SGML Documents and their Manipulation in Object and Object-Relational Databases

Eric Neuhold (joint work with Karl Aberer)
GMD-IPSI, Darmstadt

Over the past 5 years at GMD-IPSI the problem of managing SGML/HyTime compliant documents has been investigated and prototypes for managing SGML/Hytime documents within object-oriented and object-relational database management systems have been developed. In the course of this work a number of problems have been addressed that are related to generic data management issues for documents as well as to specific techniques required to support the SGML/HyTime standard.

With regard to data management we investigated the object modelling of documents, the use of different degrees of document fragmentation at the physical storage level and the use of indexing techniques and corresponding query optimization techniques.

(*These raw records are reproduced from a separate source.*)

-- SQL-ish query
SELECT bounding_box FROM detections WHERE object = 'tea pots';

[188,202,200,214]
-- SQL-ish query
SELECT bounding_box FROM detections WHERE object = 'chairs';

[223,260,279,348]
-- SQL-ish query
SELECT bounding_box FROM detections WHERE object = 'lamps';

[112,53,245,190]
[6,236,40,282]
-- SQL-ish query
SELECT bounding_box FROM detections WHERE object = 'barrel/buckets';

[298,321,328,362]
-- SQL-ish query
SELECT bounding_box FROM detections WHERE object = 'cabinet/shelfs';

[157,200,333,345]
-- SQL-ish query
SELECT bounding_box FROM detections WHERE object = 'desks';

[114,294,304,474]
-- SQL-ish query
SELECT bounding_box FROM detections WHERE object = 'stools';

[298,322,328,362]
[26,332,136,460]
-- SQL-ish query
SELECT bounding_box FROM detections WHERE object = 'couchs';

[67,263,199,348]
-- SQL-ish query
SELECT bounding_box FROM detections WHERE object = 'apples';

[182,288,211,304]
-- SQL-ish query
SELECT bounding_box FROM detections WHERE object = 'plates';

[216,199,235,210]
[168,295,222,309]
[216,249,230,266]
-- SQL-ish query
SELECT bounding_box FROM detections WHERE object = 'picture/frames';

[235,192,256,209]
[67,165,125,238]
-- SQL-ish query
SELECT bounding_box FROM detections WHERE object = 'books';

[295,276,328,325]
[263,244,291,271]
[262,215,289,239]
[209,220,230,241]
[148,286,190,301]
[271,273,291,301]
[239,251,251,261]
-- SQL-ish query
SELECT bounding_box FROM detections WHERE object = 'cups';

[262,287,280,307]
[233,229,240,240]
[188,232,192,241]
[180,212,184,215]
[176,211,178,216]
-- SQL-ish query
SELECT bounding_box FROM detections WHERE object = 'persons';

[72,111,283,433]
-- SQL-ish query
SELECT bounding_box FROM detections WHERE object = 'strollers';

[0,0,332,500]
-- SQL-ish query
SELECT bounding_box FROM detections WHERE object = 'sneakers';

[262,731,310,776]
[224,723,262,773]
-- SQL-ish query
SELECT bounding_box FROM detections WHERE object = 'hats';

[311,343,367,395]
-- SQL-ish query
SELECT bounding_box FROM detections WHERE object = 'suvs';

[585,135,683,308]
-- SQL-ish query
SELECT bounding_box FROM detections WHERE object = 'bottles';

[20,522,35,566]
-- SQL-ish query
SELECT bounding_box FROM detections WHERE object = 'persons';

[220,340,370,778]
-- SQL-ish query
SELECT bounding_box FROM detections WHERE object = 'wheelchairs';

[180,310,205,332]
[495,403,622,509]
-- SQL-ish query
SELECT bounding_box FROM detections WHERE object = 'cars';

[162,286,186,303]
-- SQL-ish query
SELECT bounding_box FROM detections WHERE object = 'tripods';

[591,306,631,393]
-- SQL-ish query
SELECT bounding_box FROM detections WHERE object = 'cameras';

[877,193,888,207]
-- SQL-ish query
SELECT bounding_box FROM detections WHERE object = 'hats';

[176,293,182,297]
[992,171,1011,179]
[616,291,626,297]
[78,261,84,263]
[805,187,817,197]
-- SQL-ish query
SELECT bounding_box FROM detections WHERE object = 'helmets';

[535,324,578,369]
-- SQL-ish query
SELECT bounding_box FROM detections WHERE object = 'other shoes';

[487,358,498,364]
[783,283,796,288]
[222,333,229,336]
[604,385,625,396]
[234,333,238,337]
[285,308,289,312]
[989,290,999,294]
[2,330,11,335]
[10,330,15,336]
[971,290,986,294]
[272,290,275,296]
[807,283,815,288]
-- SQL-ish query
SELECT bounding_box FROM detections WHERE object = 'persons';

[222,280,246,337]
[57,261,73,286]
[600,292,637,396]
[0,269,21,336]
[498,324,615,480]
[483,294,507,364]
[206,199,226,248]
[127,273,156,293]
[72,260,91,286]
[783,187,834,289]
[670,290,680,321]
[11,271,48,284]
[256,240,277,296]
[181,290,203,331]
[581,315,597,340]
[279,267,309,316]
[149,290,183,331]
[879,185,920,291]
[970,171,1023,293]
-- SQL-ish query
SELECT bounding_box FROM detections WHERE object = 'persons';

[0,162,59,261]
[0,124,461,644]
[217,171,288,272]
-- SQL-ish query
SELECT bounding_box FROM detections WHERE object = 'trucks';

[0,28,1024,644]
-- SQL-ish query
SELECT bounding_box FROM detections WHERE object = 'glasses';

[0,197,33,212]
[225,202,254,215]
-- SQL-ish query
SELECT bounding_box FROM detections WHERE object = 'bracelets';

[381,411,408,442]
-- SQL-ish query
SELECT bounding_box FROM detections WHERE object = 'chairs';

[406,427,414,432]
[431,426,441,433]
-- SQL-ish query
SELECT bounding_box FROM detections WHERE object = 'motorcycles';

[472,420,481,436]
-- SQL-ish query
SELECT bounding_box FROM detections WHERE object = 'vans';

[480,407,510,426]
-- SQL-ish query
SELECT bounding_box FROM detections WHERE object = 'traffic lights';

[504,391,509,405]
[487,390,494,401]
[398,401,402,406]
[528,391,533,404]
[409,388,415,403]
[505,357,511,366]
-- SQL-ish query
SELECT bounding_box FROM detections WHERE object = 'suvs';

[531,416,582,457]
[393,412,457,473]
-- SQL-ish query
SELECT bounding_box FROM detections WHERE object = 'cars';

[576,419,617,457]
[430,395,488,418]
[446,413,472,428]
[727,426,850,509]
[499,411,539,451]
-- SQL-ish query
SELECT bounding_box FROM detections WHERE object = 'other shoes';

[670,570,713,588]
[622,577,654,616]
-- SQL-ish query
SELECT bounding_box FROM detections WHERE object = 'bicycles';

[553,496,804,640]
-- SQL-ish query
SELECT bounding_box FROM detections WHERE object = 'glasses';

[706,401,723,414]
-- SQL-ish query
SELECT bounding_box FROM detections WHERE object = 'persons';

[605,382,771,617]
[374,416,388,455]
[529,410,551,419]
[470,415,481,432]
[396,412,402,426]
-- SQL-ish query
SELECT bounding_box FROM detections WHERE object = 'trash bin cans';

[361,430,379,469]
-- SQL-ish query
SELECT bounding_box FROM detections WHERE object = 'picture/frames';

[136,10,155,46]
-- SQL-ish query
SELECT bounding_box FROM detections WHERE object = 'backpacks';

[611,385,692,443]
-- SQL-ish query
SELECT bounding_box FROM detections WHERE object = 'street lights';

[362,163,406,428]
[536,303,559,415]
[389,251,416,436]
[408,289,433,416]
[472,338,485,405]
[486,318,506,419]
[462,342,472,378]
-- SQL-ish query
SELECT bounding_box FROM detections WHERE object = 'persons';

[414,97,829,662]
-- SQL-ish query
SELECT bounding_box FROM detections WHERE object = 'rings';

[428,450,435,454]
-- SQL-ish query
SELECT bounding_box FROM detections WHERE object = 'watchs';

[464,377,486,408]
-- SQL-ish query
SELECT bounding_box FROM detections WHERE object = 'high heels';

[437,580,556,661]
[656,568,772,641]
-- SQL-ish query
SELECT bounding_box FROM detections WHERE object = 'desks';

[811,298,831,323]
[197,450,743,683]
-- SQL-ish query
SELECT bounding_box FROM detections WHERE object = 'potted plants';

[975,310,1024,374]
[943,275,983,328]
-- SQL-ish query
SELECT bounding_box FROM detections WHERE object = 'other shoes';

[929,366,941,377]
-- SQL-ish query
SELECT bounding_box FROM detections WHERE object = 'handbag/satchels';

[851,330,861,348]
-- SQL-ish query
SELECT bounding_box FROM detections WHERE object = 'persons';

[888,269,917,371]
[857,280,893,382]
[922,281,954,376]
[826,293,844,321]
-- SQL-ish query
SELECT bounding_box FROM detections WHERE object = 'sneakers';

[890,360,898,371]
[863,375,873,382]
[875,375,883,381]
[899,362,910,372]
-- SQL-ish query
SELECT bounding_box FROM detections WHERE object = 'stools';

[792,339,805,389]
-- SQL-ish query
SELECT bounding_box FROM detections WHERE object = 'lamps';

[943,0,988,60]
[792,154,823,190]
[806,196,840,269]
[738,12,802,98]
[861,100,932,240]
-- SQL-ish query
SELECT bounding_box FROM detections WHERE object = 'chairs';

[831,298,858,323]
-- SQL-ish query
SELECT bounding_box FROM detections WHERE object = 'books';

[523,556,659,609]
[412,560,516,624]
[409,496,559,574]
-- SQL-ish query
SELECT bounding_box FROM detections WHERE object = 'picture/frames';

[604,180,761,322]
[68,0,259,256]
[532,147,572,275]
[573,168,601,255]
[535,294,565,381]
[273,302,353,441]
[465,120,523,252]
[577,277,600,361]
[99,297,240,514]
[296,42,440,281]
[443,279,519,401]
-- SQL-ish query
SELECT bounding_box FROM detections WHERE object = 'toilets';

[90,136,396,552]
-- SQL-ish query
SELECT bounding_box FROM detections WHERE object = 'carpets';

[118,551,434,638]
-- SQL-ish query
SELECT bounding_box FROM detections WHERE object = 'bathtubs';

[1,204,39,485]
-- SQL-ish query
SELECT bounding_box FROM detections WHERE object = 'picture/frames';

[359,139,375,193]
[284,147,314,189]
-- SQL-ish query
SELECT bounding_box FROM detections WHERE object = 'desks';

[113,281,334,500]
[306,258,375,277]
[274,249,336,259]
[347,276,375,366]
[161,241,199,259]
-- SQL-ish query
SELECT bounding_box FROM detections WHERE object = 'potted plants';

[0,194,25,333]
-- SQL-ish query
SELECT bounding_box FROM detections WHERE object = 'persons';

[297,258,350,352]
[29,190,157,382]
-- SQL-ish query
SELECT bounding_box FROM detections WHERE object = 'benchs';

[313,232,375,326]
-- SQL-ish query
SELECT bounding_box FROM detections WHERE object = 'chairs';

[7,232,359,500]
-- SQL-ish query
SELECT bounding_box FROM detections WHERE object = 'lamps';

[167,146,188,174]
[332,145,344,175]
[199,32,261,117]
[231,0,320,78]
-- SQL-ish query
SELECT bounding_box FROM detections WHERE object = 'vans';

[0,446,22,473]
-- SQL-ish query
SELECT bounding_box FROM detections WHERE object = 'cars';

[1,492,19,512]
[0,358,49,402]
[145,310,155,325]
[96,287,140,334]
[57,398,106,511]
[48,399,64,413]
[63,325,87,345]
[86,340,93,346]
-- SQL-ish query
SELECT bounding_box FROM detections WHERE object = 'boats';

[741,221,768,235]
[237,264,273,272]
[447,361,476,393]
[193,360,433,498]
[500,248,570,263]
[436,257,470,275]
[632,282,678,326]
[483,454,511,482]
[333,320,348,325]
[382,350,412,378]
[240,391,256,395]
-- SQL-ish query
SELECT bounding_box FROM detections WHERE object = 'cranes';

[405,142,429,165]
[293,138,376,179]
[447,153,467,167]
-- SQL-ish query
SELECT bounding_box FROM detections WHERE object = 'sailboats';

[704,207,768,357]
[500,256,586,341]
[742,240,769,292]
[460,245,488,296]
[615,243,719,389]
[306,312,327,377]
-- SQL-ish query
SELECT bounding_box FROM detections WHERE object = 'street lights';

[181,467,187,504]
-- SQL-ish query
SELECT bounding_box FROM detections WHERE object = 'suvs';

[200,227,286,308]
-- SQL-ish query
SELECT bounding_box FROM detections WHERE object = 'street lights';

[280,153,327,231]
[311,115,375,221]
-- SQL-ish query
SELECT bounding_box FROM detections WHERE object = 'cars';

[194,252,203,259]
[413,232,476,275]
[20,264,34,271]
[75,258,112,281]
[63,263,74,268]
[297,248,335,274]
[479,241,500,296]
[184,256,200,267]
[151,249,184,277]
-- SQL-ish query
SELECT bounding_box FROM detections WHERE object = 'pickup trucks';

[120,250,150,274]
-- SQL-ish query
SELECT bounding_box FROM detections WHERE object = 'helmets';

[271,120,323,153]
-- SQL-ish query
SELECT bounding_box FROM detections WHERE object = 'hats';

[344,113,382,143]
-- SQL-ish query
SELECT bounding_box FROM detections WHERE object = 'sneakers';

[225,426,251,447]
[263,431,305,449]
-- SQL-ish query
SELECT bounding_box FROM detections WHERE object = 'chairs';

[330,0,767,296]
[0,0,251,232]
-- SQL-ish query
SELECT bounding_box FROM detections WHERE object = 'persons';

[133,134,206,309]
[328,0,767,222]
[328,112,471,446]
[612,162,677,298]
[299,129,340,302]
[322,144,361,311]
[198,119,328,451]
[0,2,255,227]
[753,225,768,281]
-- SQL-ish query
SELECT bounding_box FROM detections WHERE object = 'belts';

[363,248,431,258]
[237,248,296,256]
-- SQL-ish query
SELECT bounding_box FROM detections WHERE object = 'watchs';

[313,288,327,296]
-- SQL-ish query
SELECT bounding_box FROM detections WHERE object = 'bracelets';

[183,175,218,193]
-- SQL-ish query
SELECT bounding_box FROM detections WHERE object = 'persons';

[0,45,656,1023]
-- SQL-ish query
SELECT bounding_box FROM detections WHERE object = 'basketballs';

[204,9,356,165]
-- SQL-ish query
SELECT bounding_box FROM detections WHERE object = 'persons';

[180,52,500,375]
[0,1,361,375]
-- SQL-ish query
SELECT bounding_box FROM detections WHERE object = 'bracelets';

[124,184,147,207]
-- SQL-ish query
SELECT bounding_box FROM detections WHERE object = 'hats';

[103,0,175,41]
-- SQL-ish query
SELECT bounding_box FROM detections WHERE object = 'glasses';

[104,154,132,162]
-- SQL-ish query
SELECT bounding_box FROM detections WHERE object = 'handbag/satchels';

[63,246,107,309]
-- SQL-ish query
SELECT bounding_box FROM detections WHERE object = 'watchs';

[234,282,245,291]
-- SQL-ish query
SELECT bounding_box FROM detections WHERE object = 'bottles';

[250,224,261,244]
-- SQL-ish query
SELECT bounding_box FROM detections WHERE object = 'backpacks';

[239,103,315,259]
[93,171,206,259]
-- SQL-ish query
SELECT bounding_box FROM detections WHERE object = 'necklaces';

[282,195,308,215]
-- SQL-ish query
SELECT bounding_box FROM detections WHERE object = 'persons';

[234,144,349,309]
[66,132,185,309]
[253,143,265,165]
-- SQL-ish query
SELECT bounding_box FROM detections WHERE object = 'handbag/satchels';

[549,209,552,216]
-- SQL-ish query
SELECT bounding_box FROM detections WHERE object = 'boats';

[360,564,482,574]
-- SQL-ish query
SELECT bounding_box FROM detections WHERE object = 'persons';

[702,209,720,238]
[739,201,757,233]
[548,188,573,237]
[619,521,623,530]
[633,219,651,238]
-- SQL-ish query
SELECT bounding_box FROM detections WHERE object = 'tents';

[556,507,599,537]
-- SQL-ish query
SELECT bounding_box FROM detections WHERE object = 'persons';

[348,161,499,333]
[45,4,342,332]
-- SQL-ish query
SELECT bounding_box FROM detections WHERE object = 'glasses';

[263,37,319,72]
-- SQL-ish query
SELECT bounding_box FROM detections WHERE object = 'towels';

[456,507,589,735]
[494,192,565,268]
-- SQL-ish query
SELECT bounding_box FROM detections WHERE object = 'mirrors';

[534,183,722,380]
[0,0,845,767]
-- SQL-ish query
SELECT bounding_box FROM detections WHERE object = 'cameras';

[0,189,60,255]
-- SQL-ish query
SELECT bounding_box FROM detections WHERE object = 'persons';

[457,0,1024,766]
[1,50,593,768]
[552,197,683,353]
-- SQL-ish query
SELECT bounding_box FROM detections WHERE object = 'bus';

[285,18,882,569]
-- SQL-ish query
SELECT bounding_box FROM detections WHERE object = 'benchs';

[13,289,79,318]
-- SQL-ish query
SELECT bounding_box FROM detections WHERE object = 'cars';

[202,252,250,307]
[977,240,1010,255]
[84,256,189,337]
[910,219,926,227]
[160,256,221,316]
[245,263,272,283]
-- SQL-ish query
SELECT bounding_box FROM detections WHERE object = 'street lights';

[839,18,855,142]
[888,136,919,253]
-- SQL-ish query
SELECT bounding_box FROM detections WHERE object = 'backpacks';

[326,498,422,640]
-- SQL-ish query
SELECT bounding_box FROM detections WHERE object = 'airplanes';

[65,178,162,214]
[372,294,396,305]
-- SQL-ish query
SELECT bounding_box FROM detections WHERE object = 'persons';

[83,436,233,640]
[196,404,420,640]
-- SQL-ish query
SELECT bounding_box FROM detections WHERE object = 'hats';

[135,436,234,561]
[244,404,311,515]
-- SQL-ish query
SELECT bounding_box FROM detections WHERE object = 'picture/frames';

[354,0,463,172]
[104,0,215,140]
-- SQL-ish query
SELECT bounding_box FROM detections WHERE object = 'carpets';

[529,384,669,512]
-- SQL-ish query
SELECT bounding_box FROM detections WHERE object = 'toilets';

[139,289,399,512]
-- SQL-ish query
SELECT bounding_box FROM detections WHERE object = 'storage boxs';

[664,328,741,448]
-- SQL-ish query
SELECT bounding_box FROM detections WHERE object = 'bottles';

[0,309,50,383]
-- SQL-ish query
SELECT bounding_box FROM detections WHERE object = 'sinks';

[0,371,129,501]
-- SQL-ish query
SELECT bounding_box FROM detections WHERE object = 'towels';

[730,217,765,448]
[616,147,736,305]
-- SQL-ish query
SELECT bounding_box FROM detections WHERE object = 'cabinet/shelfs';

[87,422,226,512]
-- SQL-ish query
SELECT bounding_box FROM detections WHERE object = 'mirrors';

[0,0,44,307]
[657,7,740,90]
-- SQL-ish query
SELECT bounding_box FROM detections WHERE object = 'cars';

With regard to the SGML/HyTime standard we looked at technical issues arising from incomplete markup as well as inclusions/exclusions, and the maintenance of document consistency, both with regard to the DTD definitions and with regard to the additional semantic constraints specified within the HyTime standard. In the light of todays developments in the context of semi-structured data management and around the evolving XML standard family, many of these results experience renewed interest.

Ref: Klemens Boehm, Karl Aberer, Erich J. Neuhold, Xiaoya Yang: Structered Document Storage and Refined Declarative and Navigational Access Mechanisms in Hyperstorm. In: VLDB Journal, Vol. 6 (1997), Springer Verlag.